Investigating data archives to establish a correlation between hate speech and hate crimes

Monday 08/21/2023

The rise of technology has had a major impact on the upbringing of both Generation Z and Generation Alpha, as access to the internet has been seamlessly integrated into their lifestyle since birth. Older generations are learning to adapt to a technological lifestyle as well, from learning new recipes to connecting with loved ones. While our society continues to integrate modern technology into daily life, there are also risks that arise, as this gives a space for cybercriminals to roam freely and anonymously.

Willis Shaw, now at the College of Criminology and Criminal Justice at FSU, started his research at the Terrorism Research Center at the University of Arkansas. He has dedicated years of research to understanding the power of the internet, specifically its influence on mass mobilization and online radicalization. His undergraduate work shed light on imageboard platforms like 4Chan, where users can get away with sharing hate speech, suspicious comments, and politically extremist ideas, even if they pose a threat to others. With inspiration from this research, his current graduate research focuses on finding a temporal correlation between online hate speech and hate crimes.

Regarding research methodologies, Shaw and his team use natural language processing and time series analyses to identify changes in speech patterns before, during, and after major world events (in this case, COVID-19 and its impact on Asian Americans). His team explored comment threads on 4chan, an imageboard site where users can anonymously start discussions on any topics.
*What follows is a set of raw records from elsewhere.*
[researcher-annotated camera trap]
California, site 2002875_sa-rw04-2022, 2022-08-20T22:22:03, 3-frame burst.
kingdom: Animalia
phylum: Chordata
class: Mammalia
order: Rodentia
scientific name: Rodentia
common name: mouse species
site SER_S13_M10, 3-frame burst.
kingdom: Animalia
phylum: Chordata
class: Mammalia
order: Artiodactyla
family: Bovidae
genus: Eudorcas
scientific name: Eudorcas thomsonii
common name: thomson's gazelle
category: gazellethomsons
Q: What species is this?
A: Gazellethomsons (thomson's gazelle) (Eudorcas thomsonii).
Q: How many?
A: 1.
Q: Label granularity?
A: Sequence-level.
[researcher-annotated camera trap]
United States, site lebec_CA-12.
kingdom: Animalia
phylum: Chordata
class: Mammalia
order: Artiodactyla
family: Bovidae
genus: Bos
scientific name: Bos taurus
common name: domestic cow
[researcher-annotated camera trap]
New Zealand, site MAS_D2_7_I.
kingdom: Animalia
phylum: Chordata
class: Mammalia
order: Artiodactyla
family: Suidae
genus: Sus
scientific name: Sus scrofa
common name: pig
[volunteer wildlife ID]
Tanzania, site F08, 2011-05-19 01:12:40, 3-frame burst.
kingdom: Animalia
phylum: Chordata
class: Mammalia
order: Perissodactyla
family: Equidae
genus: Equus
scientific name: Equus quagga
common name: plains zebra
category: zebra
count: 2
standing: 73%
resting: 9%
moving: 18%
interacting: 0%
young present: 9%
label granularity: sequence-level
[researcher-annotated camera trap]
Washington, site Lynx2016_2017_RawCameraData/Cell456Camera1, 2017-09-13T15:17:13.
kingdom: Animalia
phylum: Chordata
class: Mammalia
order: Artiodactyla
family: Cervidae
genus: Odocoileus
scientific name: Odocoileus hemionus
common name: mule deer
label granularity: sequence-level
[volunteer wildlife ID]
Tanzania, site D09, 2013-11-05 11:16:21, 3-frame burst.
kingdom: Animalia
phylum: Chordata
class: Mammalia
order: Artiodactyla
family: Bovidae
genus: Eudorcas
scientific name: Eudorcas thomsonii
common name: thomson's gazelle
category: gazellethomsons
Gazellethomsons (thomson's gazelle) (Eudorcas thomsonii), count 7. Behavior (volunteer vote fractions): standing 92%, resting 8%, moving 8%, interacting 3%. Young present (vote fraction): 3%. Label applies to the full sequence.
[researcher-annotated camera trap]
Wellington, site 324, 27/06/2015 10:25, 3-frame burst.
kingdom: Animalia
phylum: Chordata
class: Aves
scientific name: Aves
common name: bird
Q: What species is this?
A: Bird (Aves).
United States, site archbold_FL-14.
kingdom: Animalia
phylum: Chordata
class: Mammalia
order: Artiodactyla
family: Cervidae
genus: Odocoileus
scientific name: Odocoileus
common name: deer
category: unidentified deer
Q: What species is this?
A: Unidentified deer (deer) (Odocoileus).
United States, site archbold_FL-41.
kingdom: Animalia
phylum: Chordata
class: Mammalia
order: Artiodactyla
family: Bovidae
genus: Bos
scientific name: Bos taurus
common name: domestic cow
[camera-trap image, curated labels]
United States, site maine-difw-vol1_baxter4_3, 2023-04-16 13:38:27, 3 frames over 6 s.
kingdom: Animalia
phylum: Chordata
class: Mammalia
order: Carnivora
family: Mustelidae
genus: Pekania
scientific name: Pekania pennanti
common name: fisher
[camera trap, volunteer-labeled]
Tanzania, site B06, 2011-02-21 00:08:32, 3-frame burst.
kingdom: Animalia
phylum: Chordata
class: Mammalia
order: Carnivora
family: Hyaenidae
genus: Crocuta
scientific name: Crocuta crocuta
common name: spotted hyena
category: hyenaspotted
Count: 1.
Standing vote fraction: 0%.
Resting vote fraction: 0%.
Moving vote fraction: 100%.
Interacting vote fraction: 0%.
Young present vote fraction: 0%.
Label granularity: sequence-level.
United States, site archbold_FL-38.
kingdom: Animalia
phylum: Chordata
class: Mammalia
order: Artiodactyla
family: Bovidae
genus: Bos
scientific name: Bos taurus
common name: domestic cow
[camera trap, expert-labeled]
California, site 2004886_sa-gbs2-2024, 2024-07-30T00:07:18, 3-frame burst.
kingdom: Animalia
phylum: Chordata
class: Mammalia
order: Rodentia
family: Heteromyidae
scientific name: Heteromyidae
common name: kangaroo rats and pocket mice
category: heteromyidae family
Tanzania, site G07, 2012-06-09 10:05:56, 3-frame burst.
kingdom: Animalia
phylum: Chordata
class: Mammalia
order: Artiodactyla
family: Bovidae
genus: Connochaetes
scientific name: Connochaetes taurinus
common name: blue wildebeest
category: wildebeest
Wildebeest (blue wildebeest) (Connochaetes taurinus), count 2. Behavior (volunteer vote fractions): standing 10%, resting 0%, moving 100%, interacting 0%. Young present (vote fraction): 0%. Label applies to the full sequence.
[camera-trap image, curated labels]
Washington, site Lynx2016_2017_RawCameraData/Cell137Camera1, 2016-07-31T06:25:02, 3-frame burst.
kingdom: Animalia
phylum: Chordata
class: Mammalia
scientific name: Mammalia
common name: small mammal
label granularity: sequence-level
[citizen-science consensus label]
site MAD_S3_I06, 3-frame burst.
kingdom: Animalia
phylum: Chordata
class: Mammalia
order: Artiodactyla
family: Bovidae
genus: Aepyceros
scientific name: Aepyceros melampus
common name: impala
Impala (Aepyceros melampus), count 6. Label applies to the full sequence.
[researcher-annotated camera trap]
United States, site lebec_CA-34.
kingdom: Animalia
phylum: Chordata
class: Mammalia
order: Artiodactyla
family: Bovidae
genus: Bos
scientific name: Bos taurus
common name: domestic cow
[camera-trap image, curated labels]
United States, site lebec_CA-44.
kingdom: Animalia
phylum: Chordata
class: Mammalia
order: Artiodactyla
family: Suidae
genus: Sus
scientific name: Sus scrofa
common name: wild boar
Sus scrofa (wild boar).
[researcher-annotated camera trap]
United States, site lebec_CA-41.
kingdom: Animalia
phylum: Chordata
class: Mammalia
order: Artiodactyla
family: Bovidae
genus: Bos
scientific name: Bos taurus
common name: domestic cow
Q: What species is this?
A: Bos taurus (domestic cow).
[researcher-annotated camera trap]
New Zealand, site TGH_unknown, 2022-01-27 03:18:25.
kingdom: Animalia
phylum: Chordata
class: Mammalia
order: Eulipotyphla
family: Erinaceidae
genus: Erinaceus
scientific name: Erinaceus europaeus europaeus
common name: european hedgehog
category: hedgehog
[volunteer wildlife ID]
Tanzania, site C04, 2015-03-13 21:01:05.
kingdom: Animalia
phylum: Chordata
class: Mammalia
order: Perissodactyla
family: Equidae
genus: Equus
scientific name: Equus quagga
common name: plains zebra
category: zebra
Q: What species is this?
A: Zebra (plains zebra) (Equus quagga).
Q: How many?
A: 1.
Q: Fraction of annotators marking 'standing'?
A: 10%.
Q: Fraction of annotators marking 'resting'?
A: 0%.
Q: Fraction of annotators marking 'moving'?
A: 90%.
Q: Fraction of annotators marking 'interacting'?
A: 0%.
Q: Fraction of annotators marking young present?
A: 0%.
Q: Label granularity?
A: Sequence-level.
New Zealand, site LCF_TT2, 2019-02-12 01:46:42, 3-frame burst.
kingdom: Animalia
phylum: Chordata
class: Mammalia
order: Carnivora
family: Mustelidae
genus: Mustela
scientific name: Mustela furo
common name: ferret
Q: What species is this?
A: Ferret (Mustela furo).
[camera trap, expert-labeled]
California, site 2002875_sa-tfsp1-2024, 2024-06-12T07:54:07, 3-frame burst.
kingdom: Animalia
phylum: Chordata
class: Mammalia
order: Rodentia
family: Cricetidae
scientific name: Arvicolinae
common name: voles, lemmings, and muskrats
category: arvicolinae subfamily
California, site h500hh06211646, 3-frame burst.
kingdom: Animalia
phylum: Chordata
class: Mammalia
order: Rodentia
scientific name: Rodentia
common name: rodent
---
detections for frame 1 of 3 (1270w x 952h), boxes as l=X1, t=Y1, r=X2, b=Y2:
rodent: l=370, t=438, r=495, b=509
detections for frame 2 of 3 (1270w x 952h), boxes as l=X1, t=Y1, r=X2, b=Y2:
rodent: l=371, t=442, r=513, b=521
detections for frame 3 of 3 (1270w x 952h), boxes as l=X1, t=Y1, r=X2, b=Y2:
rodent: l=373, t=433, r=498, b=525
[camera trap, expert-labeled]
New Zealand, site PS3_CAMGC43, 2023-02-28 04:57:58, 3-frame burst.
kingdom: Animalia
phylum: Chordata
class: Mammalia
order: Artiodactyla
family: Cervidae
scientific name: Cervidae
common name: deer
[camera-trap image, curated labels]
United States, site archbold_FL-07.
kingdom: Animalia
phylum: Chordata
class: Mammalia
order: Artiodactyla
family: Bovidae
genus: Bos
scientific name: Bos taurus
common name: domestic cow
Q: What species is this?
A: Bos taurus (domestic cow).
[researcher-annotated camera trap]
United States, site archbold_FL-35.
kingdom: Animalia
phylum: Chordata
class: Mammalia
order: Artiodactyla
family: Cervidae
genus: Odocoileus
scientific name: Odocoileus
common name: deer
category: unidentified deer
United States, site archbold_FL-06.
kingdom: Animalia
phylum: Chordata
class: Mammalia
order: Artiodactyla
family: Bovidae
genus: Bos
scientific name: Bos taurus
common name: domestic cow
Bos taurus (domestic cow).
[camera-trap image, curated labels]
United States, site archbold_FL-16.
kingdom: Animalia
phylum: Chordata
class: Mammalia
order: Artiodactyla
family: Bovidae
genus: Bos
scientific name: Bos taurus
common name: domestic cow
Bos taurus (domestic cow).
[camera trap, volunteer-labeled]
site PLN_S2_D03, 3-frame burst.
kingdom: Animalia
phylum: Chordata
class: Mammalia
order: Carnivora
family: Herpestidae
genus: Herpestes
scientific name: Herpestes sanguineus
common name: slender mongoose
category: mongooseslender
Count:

Similar to how markets and businesses sort through reviews and attributes for specific key terms, Shaw wanted to see if he could teach the language processors how to flag slurs, racist comments, and other related hate speech found on the site.

While AI training is a big part of the project, the other important part is gathering the team and discussing what comments would be considered as violent versus sarcastic—nuances that a computer might not pick up on at first glance. With the right AI training and enough data to feed it, however, there should be less risk of false negatives.

Given the immense number of individual posts to sort through, Shaw says the Research Computing Center’s computer was the only campus resource that could withstand opening 86GB worth of data archives from an Excel spreadsheet. More research and experimentation showed that the High Performance Computing Cluster (HPC) can process 10,000 comments within approximately two seconds, which also significantly helped his team progress with his research.

Shaw emphasizes his interest in bridging the gap between existing criminological studies and modern approach methodologies so that future students can learn from it. “When we as a nation have the resources and opportunities to move us further as a culture, we should take that opportunity.”